I have to say I'm against re-wilding as I think that, when the land is no longer grazed and just left to do its own thing, it will become impossible for walkers like me and you!

Rupert books - I remember looking at all the pictures in them - don't think I ever read them but I just loved the countryside pictures! Certain landscapes still remind me of them now.

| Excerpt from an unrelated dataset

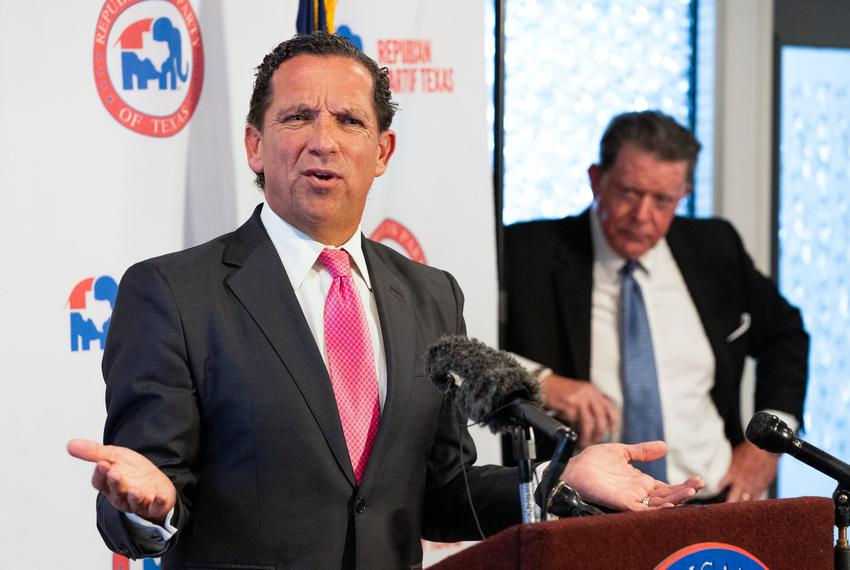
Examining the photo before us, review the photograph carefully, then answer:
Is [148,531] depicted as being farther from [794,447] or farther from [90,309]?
[794,447]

If you want to look at a really wild garden with lots of natural wild flowers you need to visit my garden - a proper wild piece of land as I never have time for it being up the hills all the time!

blueskyscotland said...

Hi Anabel. It's not nostalgia. It's still the greenest, most beautiful part of Glasgow by a long way. You only need to look at a street map of the city then look at Pollok to see how much empty space there is around it. Even now.

blueskyscotland said...

Yeah Carol, same here and I now have a bumble bee nest in my cellar so getting in for my hedge trimmer and grass strimmer is going to be tricky until they leave. Even now whenever I see a village spire or tower sticking up in a rolling rural wooded landscape I think of that tiny gyro-copter landing on the roof of that tower in that Rupert illustration or see a small secluded cove with a secret beach and path leading down to it... it comes directly from there. Very powerful images seeded into a young imagination.

Carol said...

You know the bumble bees won't bother you don't you? (or are you worried about bothering them?)

blueskyscotland said...

Third year in a row I've had them in there Carol and I'm getting a wild bee box and a bird box on Thursday hopefully. I am Mr Wildlife Garden. And I play with foxes, cats, and hover-flies while sunbathing and reading my book... or they play with me... I was looking at some of the Rupert Bear annual illustrations from the 1950s and 1960s online just to see if they were as detailed and artistic as I remembered them... and they were. Rare mint condition annuals can be worth thousands to collectors. I never saved mine though sadly :)

Carol said...

we didn't keep any Rupert books either.

I get hover flies being attracted to my coloured t-shirts when I'm out the back (which I love), never see any foxes to play with as they're persecuted to death around here (hunting with dogs - I thought it was illegal myself) and I chase the cats out as they're always after my hedge full of sparrows!